However, curious about the validity of both claims, I did some more research and discovered an article in The Times which also discussed the Dynamics factory. The article was dated December 20, 1996, about a month prior to the release of Foek's piece. The story centered around "workers in a toy factory in Thailand that makes Barbie dolls and the soft-toy version of the 101 Dalmatians that Disney is relaunching this Christmas." The toy factory is soon after revealed to be the Dynamic plant. A worker interviewed for this article describes the same illegal practice of "continual temporary contracts" that a worker in Foek's article also speaks about: "I have worked at the factory for four years, but after I have worked for three or four months they make me resign and then reapply. That way, they don't have to pay me for holidays or sick leave. "

In the January 5, 1996 issue of Truth, a New Zealand periodical, a Thai factory was once again the topic of an article. This piece was release one year prior to the Foek article and did not mention the factory by name. The article does mention that Barbie dolls are manufactured in this factory and goes on to describe the sweatshop conditions. A worker, named Sunanta, is referred to throughout the article. In Foek's article, he also refers to a worker named Sunanta. After taking a close look at descriptions of both workers, it appears that both articles were referring to the same worker. The Truth article focused more on Sunanta's working conditions while The Humanist article, written one year later, focused on Sunanta's declining work-related health problems. All three articles, apparently independent from each other, mention Mattel and the production of Barbie dolls at a Thai factory. Yet, Mattel says that there is no such thing.
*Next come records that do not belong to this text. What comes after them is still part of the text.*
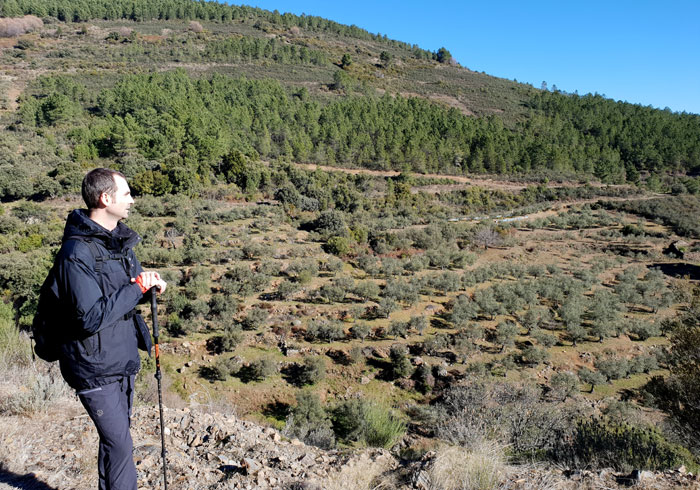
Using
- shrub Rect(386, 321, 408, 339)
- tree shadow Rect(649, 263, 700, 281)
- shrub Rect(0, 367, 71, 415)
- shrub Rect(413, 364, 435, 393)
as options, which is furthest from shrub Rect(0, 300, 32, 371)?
tree shadow Rect(649, 263, 700, 281)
Placing the Dynamics factory predicament aside, Mattel has also been accused of other bad practices in their other factories. Mattel says it pays its workers above minimum wage, but, as U.S. News pointed out, it has been alleged that "Mattel requires workers to toil much longer during peak production periods, driving hourly pay below official minimums. As a result, Mattel's critics allege,some workers make only $1.81 a day versus the minimum of $1.99." Mattel Senior Vice President Glenn Bozarth, who as mentioned earlier declined to divulge the sources and prices of Barbie materials, also refused to address how much money workers actually receive.

On November 20, 1997, Mattel announced that it had banned the use of child labor in its factories under a new corporate code of conduct. The company also announced the establishment of an independent monitoring system for all its factories.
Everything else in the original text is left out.